::: Trecho do documento :::

Outrora, quando se amarrava cachorro com linguiça (e esta palavra até trema tinha), a expressão “vida de cão” era empregada em pessoas que enfrentavam situação de pobreza material. “Lamber embira, estar na pindaíba, estar na tanga” são algumas expressões sinônimas. Hoje cachorro não pode mais entrar na definição de “pindaíba”. Hoje os doguinhos têm vez, os de propriedade de pessoas ricas então nem se fala. Em Goiânia, até um hospital público foi inaugurado recentemente para eles, construído justamente no local em que tempos atrás lhes era um inferno. Há muitos ainda sofrendo maus-tratos. O que é crime, conforme a Lei 14.064, e dá até cinco anos de cadeia, multa e proibição de guarda, e, havendo morte do animal, o tempo de xilindró aumenta.

Até algumas décadas atrás, havia a tal carrocinha do Centro de Zoonoses da Prefeitura de Goiânia, que saía pelos bairros da cidade recolhendo animais na rua. Quando a kombi chegava à Vila Santa Helena, onde eu morava, era uma correria só dos donos dos animais. Como na vila a maioria era moradores pobres, não havia muro nas casas, mas cerca de arame farpado. Fato que permitia aos cães baterem perna livremente pelas ruas. Certa vez, vi um laçador da carrocinha pegar um gato. Coisa rara de se conseguir, e isso tanto pelo tamanho do animal como por ele não ser de ficar zanzando pelas ruas. Os cães nada fizeram com o gato, pois todos os bichos aprisionados na gaiola do carro estavam em estado de pânico.

::: Listagem fornecida :::

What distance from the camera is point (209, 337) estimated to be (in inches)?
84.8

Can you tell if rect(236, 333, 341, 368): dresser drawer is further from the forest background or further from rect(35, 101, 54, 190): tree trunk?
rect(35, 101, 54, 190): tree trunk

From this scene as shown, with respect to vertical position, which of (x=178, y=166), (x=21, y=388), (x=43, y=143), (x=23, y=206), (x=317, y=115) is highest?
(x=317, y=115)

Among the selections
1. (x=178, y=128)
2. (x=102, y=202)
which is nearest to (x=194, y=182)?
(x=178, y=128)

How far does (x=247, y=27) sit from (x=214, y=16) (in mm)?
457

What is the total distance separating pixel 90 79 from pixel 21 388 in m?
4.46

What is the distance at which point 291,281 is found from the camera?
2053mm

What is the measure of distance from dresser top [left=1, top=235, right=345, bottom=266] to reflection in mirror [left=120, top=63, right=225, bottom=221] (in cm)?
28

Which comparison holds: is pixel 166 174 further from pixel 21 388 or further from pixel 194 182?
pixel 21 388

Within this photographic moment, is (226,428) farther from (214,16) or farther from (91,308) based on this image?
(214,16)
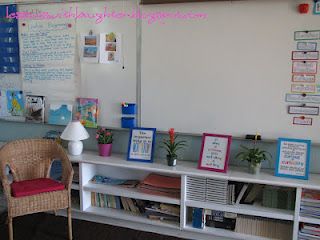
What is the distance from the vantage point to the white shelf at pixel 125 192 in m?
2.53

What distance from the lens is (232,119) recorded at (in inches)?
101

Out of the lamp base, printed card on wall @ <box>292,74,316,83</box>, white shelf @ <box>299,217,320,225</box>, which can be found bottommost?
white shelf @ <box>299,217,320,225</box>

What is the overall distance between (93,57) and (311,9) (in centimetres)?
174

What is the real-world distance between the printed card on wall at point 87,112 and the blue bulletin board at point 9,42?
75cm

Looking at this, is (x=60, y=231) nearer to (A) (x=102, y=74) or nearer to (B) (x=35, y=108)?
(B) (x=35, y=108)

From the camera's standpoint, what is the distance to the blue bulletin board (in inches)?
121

:::

**Verifique sua compreensão:**
- 1) Reproduza do trecho a passagem de “Até algumas décadas” até “estado de pânico.”.
- 2) Responda com base no trecho:
(a) Qual lei torna crime os maus-tratos a animais?
(b) Em que vila morava quem escreve?
(c) O que havia nas casas da vila no lugar de muro?
A listagem é um material à parte, sem ligação com o trecho.

**Resultados dos exercícios:**
- 1)
Até algumas décadas atrás, havia a tal carrocinha do Centro de Zoonoses da Prefeitura de Goiânia, que saía pelos bairros da cidade recolhendo animais na rua. Quando a kombi chegava à Vila Santa Helena, onde eu morava, era uma correria só dos donos dos animais. Como na vila a maioria era moradores pobres, não havia muro nas casas, mas cerca de arame farpado. Fato que permitia aos cães baterem perna livremente pelas ruas. Certa vez, vi um laçador da carrocinha pegar um gato. Coisa rara de se conseguir, e isso tanto pelo tamanho do animal como por ele não ser de ficar zanzando pelas ruas. Os cães nada fizeram com o gato, pois todos os bichos aprisionados na gaiola do carro estavam em estado de pânico.

- 2)
(a) A Lei 14.064.
(b) Na Vila Santa Helena.
(c) Cerca de arame farpado.